International Economics Flashcards
(121 cards)
Which committee set up to decide full cap A/C convertibility
SS Tarapore committee
Export competitiveness increases by
Depreciation of currency
Which account is fully convertible
Current Account
Appreciation and depreciation done by
Market prices
Devaluation and Revaluation done by
Govt
Three types of exchange rate systems XRS
Fixed
Floating
Fixed float/ dirty float
Mundell Fleming Trilemma
When making fundamental decisions about managing international monetary policy, a trilemma suggests that countries have three possible options from which to choose.
- Setting a fixed currency exchange rate
- Allowing capital to flow freely with no fixed currency exchange rate agreement
- Autonomous monetary policy
How to increase demand of USD
Increase Money supply/ Cent bank should buy USD
How to decrease demand of USD
Decrease Money supply of your currency
How to increase supply of USD
Sell from forex reserves
How to decrease supply of USD
Trade barriers, export bans.
Though has limited effect.
Balance of Payment is, what does it consist of
It is a statement of all transactions between a country and the outside world.
It consists of two accounts:
1. Current Account: Deals with the import and export of goods and services.
- Capital Account: Involves cross-border movement of capital via investments and loans.
Capital Account Convertibility (CAC) is
Freedom to convert currencies for investments i.e. conduct investment transactions without constraints.
CAC refers to the degree of freedom to convert foreign financial assets into domestic financial assets and vice versa at market-determined exchange rate.
No limits on converting rupees to foreign currency for asset acquisition.
No limits on NRIs bringing in foreign currency to acquire assets in India.
Current Account Convertibility
Freedom to convert rupees to other currencies for payments without restrictions.
refers to the degree of freedom to convert your rupees into other internationally accepted currencies and vice versa without any restrictions whenever payments are made.
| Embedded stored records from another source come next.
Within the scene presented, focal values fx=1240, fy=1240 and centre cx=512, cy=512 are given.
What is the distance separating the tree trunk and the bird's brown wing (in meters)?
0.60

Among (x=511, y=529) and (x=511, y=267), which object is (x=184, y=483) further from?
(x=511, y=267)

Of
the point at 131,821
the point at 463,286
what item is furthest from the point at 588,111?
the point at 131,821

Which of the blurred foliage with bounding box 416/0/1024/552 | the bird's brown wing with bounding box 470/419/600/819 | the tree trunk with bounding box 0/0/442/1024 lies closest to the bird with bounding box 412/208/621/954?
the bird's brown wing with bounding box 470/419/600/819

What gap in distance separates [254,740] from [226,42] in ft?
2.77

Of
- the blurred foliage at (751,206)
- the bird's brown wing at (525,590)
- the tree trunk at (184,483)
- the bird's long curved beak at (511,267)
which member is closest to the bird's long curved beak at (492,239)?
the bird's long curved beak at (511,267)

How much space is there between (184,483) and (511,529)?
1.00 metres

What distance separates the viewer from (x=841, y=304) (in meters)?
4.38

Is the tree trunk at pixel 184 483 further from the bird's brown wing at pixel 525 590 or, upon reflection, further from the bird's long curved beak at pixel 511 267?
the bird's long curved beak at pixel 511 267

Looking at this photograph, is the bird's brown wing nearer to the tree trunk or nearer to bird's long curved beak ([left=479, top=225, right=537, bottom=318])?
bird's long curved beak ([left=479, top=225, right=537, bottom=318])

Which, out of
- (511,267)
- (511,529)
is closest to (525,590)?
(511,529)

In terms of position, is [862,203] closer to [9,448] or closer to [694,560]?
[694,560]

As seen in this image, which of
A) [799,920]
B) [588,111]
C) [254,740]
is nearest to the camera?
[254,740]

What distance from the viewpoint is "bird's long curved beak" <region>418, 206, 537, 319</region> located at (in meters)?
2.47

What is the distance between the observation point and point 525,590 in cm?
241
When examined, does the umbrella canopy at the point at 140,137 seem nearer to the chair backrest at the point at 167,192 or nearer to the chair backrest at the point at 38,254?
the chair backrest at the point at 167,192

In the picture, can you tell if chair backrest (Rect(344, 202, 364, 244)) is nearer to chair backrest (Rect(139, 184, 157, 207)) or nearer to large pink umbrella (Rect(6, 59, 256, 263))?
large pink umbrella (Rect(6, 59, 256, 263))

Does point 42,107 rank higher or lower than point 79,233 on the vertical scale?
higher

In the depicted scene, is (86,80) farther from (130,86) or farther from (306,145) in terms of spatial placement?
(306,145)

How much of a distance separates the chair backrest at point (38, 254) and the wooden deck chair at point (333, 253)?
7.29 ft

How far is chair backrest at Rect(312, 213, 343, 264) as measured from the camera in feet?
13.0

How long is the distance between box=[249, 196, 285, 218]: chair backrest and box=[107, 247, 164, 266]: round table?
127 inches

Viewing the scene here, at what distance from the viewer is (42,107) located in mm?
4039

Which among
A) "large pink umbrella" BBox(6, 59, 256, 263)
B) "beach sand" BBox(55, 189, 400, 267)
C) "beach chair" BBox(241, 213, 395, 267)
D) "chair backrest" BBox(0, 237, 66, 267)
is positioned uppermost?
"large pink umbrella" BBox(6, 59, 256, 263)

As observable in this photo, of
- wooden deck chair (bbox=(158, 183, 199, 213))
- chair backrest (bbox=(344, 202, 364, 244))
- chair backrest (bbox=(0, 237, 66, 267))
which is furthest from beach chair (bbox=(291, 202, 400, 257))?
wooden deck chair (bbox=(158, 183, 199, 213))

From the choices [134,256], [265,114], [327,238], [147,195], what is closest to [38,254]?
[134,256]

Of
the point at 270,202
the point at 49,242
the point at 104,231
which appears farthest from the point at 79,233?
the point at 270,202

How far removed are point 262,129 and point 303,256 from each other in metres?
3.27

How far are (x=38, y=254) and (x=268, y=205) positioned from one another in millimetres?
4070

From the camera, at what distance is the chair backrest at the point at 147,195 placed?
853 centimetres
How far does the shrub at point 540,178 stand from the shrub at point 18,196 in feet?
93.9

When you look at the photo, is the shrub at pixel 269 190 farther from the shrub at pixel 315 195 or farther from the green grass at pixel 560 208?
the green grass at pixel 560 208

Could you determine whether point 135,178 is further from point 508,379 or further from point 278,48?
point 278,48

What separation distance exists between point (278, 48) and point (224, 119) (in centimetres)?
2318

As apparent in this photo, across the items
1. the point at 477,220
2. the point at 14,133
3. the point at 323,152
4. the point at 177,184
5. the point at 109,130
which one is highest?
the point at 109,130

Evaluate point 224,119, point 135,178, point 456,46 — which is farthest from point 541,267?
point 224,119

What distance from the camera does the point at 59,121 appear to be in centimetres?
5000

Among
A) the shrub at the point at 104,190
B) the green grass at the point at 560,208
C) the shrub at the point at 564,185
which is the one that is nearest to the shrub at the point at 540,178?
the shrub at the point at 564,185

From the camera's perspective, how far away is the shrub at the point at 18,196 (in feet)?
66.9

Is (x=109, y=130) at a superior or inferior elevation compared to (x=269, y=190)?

In India, Current Account is today fully convertible since August 19, 1994.
Prior to this date, India had partial Current Account Convertibility.
It means that the full amount of foreign exchange required for current purposes will be available at the official exchange rate, allowing for an unrestricted outflow of foreign exchange.
Currency Convertibility means, its two components
That a country’s currency can be freely exchanged for foreign currency at an exchange rate, which is determined by the market forces i.e. demand for and supply of the currency.
It has two components:
- Current Account Convertibility
- Capital Account Convertibility
Current Account means
the account is settled and doesn’t include any future obligations.
Current Account constitutes
- Balance of trade and
- Balance of invisibles wh includes services, factor income, remittances.
Capital account means
that account which creates a future asset or liability. Has an unsettled transaction.
Private remittances are a part of which BoP account
Current Account.
Forex Reserves includes
Foreign currency assets (FCA)
Gold holdings of RBI
Special Drawing Rights (SDRs)
Reserve Tranche Position (RTPs) in IMF
Special Drawing Rights (SDRs)
Special drawing rights (SDRs, code XDR) are supplementary foreign exchange reserve assets defined and maintained by the International Monetary Fund (IMF).[1] SDRs are units of account for the IMF, and not a currency per se.[2] They represent a claim to currency held by IMF member countries for which they may be exchanged.[3] SDRs were created in 1969 to supplement a shortfall of preferred foreign exchange reserve assets, namely gold and U.S. dollars.[3] The ISO 4217 currency code for special drawing rights is XDR and the numeric code is 960.
What are Foreign Exchange Reserves
They are assets held on reserve by a central bank in foreign currencies, which can include bonds, treasury bills and other government securities.
These assets serve many purposes but are most significantly held to ensure that the central bank has backup funds if the national currency rapidly devalues or becomes altogether insolvent.
Reserve Tranche Position
The reserve tranche is a segment of an International Monetary Fund member country’s quota that is accessible without fees or economic reform conditions.
Although reserve tranches are 25% of the member nations’ quota, this position can change according to IMF lending from its holdings of the member’s currency.
The reserve tranches with the IMF are considered their facilities of first resort, meaning they can tap into them before seeking a formal credit tranche that charges interest.
Reserve tranche is basically an emergency account that IMF members can access at any time without agreeing to conditions or paying a service fee. Tranche literally means a slice or a portion.
Each member of the IMF is assigned a quota (membership fee). A country’s Reserve Tranche Position (RTP) is the difference between IMF’s holdings of that country’s currency and the country’s IMF-designated quota.
Reserve Tranche Position is accounted for among a country’s foreign-exchange reserves. Part of the quota can be withdrawn from the IMF without any interest during critical situations of a country such as BOP crises.